Bootstrapping the Blue Jays attendances

  • Sampling with replacement is done like this (the default sample size is as long as the original data):
boot <- sample(jays$attendance, replace=TRUE)
mean(boot)
[1] 23764.76
  • That’s one bootstrapped mean. We need a whole bunch.
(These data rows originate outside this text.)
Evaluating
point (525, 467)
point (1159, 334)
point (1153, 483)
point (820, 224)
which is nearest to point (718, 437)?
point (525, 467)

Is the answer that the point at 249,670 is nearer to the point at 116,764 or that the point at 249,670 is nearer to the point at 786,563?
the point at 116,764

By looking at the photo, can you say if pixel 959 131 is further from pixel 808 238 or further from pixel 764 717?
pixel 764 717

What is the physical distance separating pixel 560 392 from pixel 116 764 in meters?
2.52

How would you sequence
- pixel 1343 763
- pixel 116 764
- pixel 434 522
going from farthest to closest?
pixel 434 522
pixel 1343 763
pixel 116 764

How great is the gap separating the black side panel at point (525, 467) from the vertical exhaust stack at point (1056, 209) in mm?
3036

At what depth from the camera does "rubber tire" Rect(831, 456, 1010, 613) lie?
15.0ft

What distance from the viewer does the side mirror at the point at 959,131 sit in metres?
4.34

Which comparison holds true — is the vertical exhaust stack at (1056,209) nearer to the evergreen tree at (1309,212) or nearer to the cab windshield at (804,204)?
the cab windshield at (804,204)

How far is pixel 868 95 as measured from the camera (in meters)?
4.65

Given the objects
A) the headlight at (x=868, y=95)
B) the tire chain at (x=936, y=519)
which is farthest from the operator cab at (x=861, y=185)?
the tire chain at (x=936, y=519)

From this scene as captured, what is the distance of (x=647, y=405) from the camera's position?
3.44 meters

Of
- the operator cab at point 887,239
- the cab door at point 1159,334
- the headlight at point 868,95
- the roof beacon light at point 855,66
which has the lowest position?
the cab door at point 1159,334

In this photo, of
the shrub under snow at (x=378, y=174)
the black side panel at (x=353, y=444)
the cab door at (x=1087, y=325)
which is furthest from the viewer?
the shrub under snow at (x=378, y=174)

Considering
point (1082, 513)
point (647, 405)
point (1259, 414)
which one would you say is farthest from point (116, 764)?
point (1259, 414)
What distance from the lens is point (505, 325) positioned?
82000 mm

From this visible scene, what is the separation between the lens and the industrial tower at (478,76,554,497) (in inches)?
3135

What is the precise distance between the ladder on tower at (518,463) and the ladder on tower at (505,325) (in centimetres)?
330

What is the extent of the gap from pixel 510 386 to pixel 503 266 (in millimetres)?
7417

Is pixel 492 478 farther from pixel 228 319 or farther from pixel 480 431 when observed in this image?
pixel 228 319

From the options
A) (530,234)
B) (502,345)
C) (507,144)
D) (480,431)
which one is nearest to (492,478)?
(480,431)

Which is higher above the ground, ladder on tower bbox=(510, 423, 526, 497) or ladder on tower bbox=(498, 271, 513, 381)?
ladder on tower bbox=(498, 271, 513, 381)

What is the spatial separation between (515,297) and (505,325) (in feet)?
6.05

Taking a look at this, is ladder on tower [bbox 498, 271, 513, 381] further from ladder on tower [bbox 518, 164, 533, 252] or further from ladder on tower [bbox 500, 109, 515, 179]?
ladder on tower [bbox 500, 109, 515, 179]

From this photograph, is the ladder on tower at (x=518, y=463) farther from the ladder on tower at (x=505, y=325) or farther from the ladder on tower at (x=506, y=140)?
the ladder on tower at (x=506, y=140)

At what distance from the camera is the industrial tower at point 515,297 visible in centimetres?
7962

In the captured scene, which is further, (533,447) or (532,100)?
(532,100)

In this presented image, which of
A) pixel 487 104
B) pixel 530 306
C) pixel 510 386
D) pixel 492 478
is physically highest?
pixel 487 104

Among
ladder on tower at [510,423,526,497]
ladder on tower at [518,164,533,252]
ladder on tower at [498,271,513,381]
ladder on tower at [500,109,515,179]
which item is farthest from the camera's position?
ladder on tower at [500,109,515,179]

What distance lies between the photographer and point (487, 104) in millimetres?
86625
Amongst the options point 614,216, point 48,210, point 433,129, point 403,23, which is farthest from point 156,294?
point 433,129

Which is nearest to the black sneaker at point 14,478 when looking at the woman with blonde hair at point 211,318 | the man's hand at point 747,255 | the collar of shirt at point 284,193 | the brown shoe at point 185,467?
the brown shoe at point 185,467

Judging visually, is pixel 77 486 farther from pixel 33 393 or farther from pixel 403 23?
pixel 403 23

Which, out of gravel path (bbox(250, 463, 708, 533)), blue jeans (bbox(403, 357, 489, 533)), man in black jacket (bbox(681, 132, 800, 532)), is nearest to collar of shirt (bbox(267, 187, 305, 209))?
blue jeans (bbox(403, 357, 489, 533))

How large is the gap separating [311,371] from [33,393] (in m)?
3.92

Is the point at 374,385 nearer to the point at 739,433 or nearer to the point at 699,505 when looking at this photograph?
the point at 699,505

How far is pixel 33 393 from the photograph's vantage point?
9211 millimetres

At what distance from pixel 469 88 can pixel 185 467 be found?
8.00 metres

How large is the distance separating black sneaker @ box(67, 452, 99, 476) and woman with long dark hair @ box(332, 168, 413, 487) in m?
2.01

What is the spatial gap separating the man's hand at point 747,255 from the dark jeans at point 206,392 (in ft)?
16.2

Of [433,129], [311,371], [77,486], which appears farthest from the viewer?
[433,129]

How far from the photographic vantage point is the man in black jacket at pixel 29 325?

Comparing the actual sample with the bootstrapped one

sort(jays$attendance)
 [1] 14184 14433 15062 15086 15168 15606 16402 17264 17276 18581
[11] 19014 19217 21195 21312 21397 21519 29306 30430 33086 34743
[21] 37929 42419 42917 44794 48414
sort(boot)
 [1] 14184 14433 14433 15086 15086 15168 15168 16402 17264 17264
[11] 17276 17276 17276 17276 18581 19014 21312 21519 33086 37929
[21] 42419 42419 42917 42917 48414

Bootstrap sample has repeats plus missing values from original sample.

A whole bunch

  • We are now doing a simulation. I like 10,000 samples when testing for normality:
tibble(sim = 1:10000) %>% 
  rowwise() %>% 
  mutate(boot_sample = list(sample(jays$attendance, replace = TRUE))) %>% 
  mutate(my_mean = mean(boot_sample)) -> samples
  • for each row:
    • obtain a bootstrap sample (list because we are saving the whole sample in one cell of the dataframe)
    • work out the mean of that bootstrap sample.

Bootstrap sample means

samples

Sampling distribution of sample mean

ggplot(samples, aes(x=my_mean)) + geom_histogram(bins=10)
  • Is that a slightly long right tail?

Normal quantile plot

might be better than a histogram:

ggplot(samples, aes(sample = my_mean)) + 
  stat_qq()+stat_qq_line()
  • a very very slight right-skewness, but very close to normal.
  • hence the \(t\)-test is fine for the Blue Jays attendances.

Kids learning to read

  • Normal quantile plots, one for each sample:
ggplot(kids, aes(sample = score)) + 
  stat_qq() + stat_qq_line() +
  facet_wrap(~ group)
  • These both look close to normal.

Control group

  • Pull out control group children
  • Obtain bootstrap sampling distribution of scores
kids %>% filter(group == "c") -> controls
tibble(sim = 1:10000) %>% 
  rowwise() %>% 
  mutate(my_sample = list(sample(controls$score, 
                                 replace = TRUE))) %>% 
  mutate(my_mean = mean(my_sample)) -> samples1

Bootstrap sample means

samples1

The bootstrap sampling distribution

ggplot(samples1, aes(sample = my_mean)) +
  stat_qq() + stat_qq_line()
  • Very close to normal.

Same, for treatment group

kids %>% filter(group == "t") -> treated
tibble(sim = 1:10000) %>% 
  rowwise() %>% 
  mutate(my_sample = list(sample(treated$score, 
                                 replace = TRUE))) %>% 
  mutate(my_mean = mean(my_sample)) -> samples2

The bootstrap sampling distribution

ggplot(samples2, aes(sample = my_mean)) +
  stat_qq() + stat_qq_line()
  • Very slightly left-skewed, but close to normal. Not a problem.

Pain relief

  • With matched pairs, assumption is of normality of differences:
pain %>% mutate(diff = druga - drugb) -> pain
pain

Bootstrap sampling distribution of differences

tibble(sim = 1:10000) %>% 
  rowwise() %>% 
  mutate(my_sample = list(sample(pain$diff, replace = TRUE))) %>% 
  mutate(my_mean = mean(my_sample)) -> samples

Result

samples

Assess it for normality

ggplot(samples, aes(sample = my_mean)) +
  stat_qq() + stat_qq_line()
  • Very skewed to the left (because of low outlier)
  • Matched pairs \(t\) not to be trusted at all.

Histogram with many bins

ggplot(samples, aes(x = my_mean)) + geom_histogram(bins = 60)
  • actually a very multimodal distribution: one mode for each time the low outlier appears in the bootstrap sampling distribution (can be none at all up to several times).